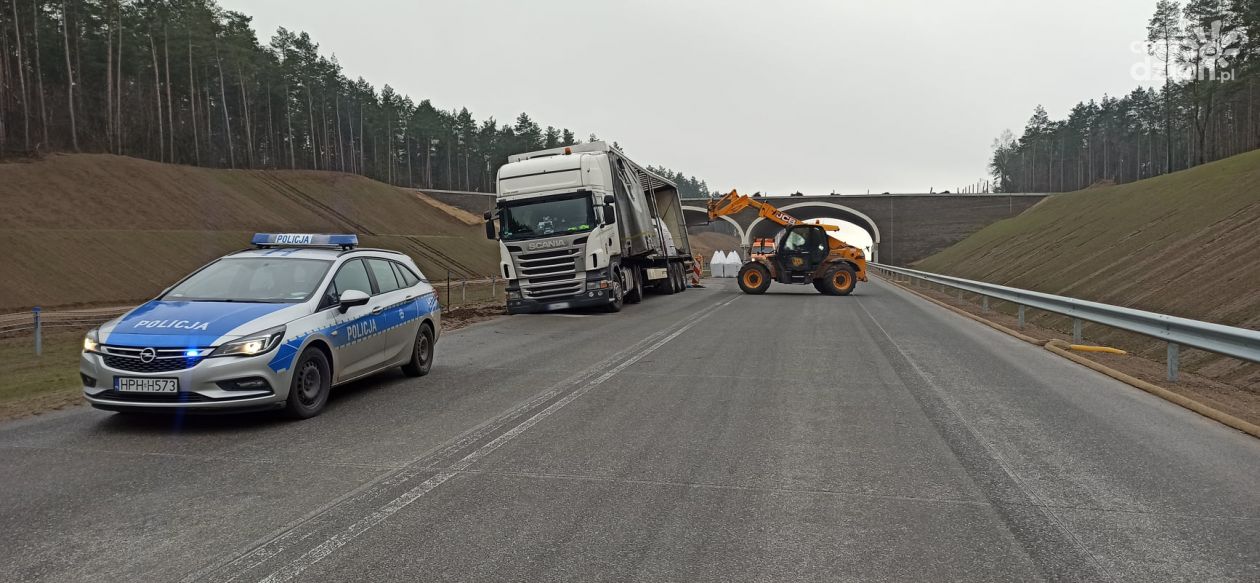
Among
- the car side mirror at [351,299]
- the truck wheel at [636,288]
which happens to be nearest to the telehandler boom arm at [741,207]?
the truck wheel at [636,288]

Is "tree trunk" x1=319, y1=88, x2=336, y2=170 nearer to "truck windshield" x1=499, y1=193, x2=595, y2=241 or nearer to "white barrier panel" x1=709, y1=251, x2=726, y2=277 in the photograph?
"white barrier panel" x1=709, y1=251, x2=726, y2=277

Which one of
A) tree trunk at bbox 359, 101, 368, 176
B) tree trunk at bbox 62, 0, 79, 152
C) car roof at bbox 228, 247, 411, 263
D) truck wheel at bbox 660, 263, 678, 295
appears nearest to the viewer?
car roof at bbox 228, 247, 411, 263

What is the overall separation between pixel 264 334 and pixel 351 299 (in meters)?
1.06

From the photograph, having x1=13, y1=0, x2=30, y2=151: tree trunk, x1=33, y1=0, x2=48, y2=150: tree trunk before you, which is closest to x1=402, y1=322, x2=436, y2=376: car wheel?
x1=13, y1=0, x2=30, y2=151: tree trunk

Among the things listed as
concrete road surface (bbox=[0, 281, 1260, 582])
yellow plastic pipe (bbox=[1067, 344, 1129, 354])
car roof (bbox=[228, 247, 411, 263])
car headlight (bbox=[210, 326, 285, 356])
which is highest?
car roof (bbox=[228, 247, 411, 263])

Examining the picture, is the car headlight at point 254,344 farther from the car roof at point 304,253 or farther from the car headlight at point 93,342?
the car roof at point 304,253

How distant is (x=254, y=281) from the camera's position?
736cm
========
§ WHAT IS REQUIRED: Transcribe the full listing character for character. Pictures are excluded.

§ RESULT FOR THIS TASK:
Among
- the car side mirror at [351,299]
- the truck wheel at [636,288]
which happens to be nearest to the telehandler boom arm at [741,207]?
the truck wheel at [636,288]

Is "tree trunk" x1=319, y1=88, x2=336, y2=170 nearer to "truck windshield" x1=499, y1=193, x2=595, y2=241 or nearer to "white barrier panel" x1=709, y1=251, x2=726, y2=277 in the photograph?
"white barrier panel" x1=709, y1=251, x2=726, y2=277

Which one of
A) tree trunk at bbox 359, 101, 368, 176
B) tree trunk at bbox 62, 0, 79, 152
C) car roof at bbox 228, 247, 411, 263
D) truck wheel at bbox 660, 263, 678, 295
appears nearest to the viewer?
car roof at bbox 228, 247, 411, 263

What is the overall separation between pixel 264 334 and pixel 351 299 (in meters)?
1.06

From the photograph, having x1=13, y1=0, x2=30, y2=151: tree trunk, x1=33, y1=0, x2=48, y2=150: tree trunk before you, which is closest to x1=402, y1=322, x2=436, y2=376: car wheel?
x1=13, y1=0, x2=30, y2=151: tree trunk

Among the things listed as
concrete road surface (bbox=[0, 281, 1260, 582])
yellow plastic pipe (bbox=[1067, 344, 1129, 354])
car roof (bbox=[228, 247, 411, 263])
car headlight (bbox=[210, 326, 285, 356])
which is highest?
car roof (bbox=[228, 247, 411, 263])

Examining the picture, is the car headlight at point 254,344 farther from the car roof at point 304,253 or farther from the car headlight at point 93,342?
the car roof at point 304,253

How distant is (x=254, y=281) from the camera's position?
736cm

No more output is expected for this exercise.